A Map In The Dirt - Jess Smart Smiley

I recently received my second email from Jess Smiley. The first came at the beginning of this month, and included a digital review copy of his 15 page comic: A Map In The Dirt. I read it right away. When I first saw it I wasn't sure what it was, and when I first read it I was no less confused. There were aspects of it that I thought were pretty great, but there were a lot of questions that were generated by it. I have read it again more than once and I have read some other reviews of it, and I have watched a video by the creator that I will talk about later, and I am more comfortable reviewing it now.
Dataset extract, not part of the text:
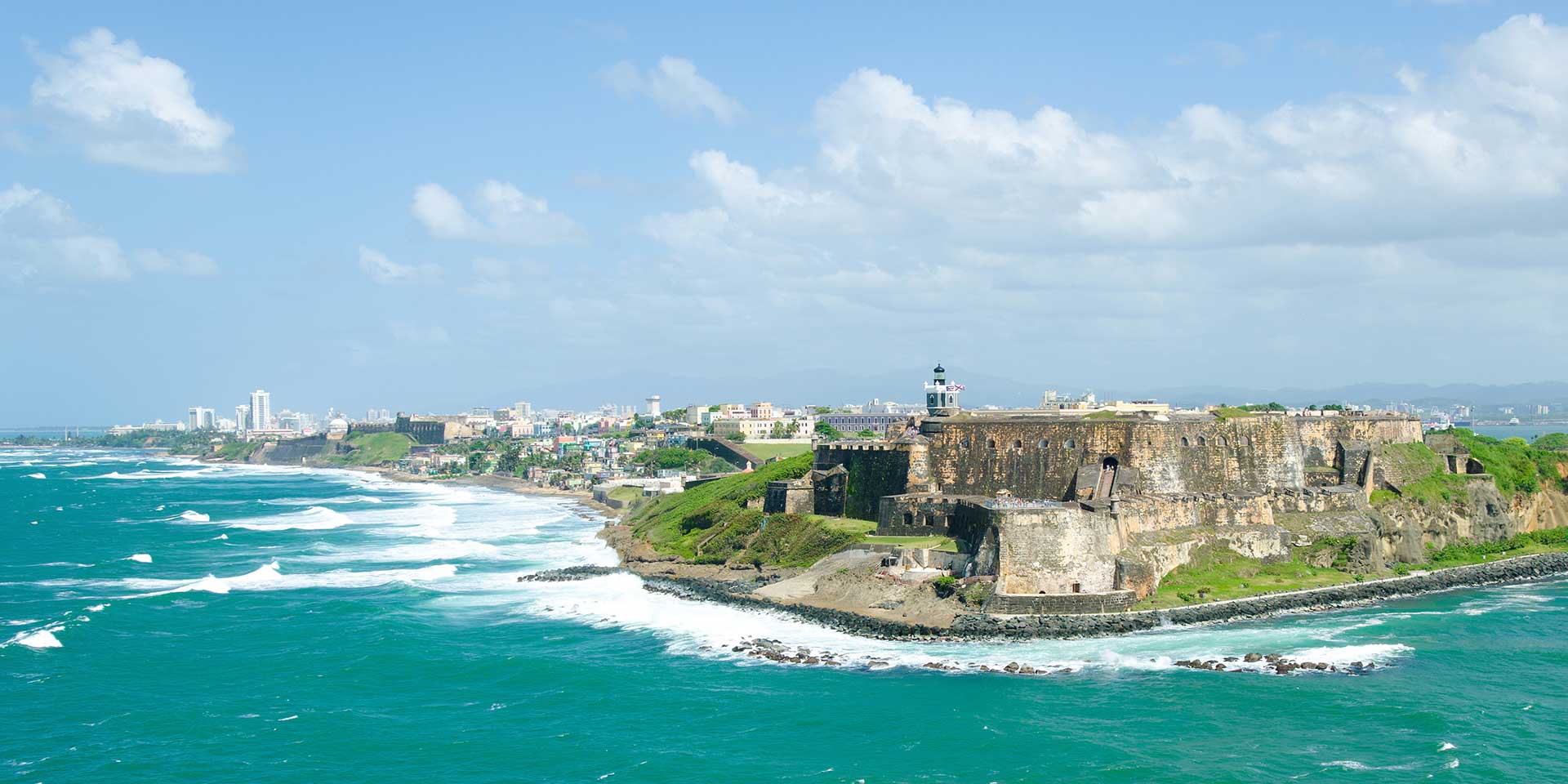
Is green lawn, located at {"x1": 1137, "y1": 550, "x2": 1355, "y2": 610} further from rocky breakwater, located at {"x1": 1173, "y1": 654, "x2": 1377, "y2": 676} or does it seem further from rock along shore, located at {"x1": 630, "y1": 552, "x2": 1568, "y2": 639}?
rocky breakwater, located at {"x1": 1173, "y1": 654, "x2": 1377, "y2": 676}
The comic is about a group of animals fleeing a common threat. In this regard there is a bit of simplicity and heavy handedness in the use of man as a sort of menacing soulless killer of animals. In this, Man seems to be hunting all of the animals equally. There is a bear and a fox and a bird and a snake and a deer, and the men seem to be doing a sort of Sherman's march to the sea of animal killing. That could be viewed as a major thing, but in this work it is just incidental, and almost excusable.

The style is pretty clean and simple. It is brush and ink on Bristol board and has a sort of 'wilderness' feel to it. The illustration style would be at home in an old scout manual or field guide in my opinion and it is very good, and builds up what is the real strength of this story. There is a real sense of a folk tale in this. It read to me like a sort of Native American myth. I could almost hear Joseph Campbell reciting it. The animals are all a sort of kin to each other. Some, but not all of them are portrayed as human forms wearing animal masks. This made the sense of allegory even stronger to me. The real gem of this story is the theme of the story teller, in the form of the deer that narrates it. The idea is put across that the story teller may die, but the stories are in its body and its body returns to the earth and water and air, and therefore so do the stories.

The ultimate take away from this after my second reading of it is that I really enjoyed it. There are aspects of brilliance in here. It is different enough, and interesting enough, while at the same time feeling timeless and familiar, that I think it works and merits a read.

The other thing of interest to me, and something I think that is worth pointing out, is the use of Kickstarter dot com as a way of raising money to get the story published as a book. The site is an interesting way to go, and allows the creator to set up a place that people can pledge various amounts of money toward the project as sponsors. There is a video there that is pretty funny, and neat. It is like a PBS pledge drive, but it is informative about the project as well as some of the benefits of KickStarter as a way of getting your work out there.

Jess seems to be really putting some effort into getting his project out there, and into getting support and funding for it. DIgital reading copies are definitely a way to go.